The firm's problem can now be stated as: choose continuously differentiable functions $I(t)$ and $K(t)$ for $t \in [0,\infty)$ to maximize the discounted value of profits over the infinite horizon,
$$
\int_{0}^{\infty} e^{-rt} [K(t)^{\alpha} - I(t) - (\phi/2)I(t)^{2}] \, \mathrm{d}t,
$$
subject to the capital accumulation constraint (3) for all $t \in [0,\infty)$, taking the initial capital stock $K(0)>0$ as given.
\begin{description}
\item a. Define (write down) the maximized Hamiltonian for this problem.
\item b. Now write down the first-order condition and the pair of differential equations that, according to the maximum principle, are necessary conditions for the values of $I(t)$ and $K(t)$ that solve the firm's infinite-horizon problem.
\item c. Your results from part (b) above should take the firm of a system of three equations in three unknowns. Use one of these equations to eliminate one of the variables -- the additional variable that you introduced into the problem in defining the Hamiltonian and that corresponds to the Lagrange multiplier on (3) that would appear in the optimality conditions if you had derived them using the method of Lagrange multipliers instead -- to rewrite the system as one involving two equations in two unknowns: investment $I(t)$ and the capital stock $K(t)$.
\item d. Using your results from part (c) above, write down a set of two equations that determine the optimal steady-state values $I^{*}$ for investment and $K^{*}$ for the capital stock (\emph{Note:} it will not be possible to actually solve these equations for $I^{*}$ and $K^{*}$ algebraically; if you want to find these steady-state values you would have to assign numerical values to each of the model's parameters and then use a calculator or a computer to find the corresponding numerical values of $I^{*}$ and $K^{*}$).

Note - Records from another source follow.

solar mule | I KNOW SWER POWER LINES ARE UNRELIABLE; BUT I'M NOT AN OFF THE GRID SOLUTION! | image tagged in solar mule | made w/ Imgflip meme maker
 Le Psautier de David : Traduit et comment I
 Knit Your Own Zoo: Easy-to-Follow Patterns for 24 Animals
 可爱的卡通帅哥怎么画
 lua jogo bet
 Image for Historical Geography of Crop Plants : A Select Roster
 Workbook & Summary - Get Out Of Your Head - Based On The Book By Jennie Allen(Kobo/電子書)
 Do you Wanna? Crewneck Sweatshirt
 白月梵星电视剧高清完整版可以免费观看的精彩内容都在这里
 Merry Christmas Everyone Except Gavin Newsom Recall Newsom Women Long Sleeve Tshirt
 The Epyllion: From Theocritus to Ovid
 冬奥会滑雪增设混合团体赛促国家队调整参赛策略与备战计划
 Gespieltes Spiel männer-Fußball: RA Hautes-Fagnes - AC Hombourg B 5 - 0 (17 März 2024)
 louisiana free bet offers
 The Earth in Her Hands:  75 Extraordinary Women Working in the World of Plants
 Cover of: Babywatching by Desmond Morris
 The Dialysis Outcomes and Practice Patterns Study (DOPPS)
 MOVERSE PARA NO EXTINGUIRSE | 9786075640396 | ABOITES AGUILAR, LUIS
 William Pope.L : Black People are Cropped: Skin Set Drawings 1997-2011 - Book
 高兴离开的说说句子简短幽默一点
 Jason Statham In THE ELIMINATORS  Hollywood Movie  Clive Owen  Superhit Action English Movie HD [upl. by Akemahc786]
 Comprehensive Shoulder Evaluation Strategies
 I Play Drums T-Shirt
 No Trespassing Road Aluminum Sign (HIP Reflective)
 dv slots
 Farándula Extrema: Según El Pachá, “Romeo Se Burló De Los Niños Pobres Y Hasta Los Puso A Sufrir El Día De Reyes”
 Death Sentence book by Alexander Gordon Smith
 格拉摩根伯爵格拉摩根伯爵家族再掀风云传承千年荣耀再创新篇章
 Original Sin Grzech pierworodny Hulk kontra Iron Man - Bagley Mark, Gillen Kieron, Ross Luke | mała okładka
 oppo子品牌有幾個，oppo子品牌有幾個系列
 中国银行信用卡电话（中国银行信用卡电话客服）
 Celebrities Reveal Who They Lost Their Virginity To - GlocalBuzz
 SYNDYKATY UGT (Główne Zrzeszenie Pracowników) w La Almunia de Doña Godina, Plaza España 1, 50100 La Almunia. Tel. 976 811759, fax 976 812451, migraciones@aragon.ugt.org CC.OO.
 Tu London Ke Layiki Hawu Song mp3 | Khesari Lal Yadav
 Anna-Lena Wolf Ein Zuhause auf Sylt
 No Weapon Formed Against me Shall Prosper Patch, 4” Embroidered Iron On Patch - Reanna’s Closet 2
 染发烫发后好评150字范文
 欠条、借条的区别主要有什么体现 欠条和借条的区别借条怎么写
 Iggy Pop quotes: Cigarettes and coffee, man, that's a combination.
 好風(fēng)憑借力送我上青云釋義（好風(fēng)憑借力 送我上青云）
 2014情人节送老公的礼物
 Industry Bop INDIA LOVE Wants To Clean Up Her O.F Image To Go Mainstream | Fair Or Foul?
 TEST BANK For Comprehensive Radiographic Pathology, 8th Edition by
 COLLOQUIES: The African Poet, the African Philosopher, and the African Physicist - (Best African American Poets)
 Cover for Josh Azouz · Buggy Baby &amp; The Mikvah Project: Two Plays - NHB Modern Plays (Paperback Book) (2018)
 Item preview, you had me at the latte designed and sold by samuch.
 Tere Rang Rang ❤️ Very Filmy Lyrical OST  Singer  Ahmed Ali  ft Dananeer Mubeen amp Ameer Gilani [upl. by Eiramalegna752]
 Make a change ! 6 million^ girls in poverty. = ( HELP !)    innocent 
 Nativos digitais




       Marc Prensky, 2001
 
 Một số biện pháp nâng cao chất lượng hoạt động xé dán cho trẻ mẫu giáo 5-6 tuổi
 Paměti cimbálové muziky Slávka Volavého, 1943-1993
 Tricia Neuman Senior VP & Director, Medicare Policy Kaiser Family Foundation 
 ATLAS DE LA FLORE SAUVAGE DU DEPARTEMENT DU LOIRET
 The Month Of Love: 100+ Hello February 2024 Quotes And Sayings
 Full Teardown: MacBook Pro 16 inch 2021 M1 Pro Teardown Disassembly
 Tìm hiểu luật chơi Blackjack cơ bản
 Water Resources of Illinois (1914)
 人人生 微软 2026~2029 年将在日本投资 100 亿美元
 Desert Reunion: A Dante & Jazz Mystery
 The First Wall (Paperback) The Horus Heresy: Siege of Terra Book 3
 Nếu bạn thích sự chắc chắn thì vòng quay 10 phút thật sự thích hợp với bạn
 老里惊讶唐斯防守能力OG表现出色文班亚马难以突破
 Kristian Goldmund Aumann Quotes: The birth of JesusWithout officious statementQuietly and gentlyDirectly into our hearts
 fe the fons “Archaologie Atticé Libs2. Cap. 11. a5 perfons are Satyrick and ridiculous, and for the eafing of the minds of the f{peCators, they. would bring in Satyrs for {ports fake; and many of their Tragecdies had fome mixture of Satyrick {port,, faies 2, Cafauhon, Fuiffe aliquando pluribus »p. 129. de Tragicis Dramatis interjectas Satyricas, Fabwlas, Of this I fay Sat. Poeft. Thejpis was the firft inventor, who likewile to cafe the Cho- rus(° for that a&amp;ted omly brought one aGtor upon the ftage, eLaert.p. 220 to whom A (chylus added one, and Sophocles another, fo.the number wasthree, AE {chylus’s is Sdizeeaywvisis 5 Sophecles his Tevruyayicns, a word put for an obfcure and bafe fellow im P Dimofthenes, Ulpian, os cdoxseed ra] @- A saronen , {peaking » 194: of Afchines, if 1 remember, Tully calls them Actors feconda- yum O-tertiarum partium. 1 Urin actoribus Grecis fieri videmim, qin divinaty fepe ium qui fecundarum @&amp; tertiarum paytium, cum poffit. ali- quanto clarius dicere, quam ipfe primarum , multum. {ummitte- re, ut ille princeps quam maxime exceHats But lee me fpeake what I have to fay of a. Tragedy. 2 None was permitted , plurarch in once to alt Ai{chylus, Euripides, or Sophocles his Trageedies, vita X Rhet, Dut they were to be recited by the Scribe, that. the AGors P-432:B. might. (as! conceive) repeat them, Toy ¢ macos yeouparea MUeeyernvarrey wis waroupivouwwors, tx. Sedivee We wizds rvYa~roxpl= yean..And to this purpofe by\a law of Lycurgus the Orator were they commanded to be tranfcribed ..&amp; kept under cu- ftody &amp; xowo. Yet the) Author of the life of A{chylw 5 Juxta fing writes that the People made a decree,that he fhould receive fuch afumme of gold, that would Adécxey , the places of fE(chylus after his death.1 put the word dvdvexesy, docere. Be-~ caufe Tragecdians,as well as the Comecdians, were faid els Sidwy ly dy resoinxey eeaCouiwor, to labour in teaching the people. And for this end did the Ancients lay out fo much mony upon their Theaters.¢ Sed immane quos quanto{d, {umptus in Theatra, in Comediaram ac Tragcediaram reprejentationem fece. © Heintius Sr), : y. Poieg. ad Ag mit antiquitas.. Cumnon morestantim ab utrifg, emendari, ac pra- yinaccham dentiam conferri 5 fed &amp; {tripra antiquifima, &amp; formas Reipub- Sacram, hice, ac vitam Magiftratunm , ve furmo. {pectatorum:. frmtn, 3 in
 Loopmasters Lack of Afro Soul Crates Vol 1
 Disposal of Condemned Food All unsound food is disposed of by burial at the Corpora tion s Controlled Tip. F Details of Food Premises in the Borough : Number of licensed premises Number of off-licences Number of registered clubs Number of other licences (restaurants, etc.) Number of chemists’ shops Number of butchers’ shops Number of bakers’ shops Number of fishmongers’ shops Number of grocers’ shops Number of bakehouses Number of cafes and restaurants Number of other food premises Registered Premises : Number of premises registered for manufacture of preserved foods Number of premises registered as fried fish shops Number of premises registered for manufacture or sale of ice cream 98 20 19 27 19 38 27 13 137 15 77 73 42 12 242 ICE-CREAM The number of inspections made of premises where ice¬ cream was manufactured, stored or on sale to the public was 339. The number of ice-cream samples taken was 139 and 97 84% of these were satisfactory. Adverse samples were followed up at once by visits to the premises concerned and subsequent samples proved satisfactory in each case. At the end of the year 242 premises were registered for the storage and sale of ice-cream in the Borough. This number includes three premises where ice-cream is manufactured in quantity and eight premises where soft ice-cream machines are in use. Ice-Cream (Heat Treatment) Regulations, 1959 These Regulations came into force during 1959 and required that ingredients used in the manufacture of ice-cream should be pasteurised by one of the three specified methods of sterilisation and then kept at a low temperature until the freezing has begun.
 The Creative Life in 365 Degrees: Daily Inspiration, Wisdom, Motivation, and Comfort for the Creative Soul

\item e. Finally, use your results from above to draw a phase diagram that illustrates the following property of the solution to the firm's problem: starting from any value $K(0)>0$ for the initial capital stock, there is a unique value of investment $I(0)$ such that, starting from $I(0)$ and $K(0)$, the optimally-chosen paths for $I(t)$ and $K(t)$ converge to the steady-state values $I^{*}$ and $K^{*}$. In drawing this phase diagram, it may be helpful to note that while investment $I(t)$ can take on positive or negative values, depending on whether the firm is accumulating or selling off capital, the capital stock $K(t)$ itself must always remain positive when these variables are chosen optimally.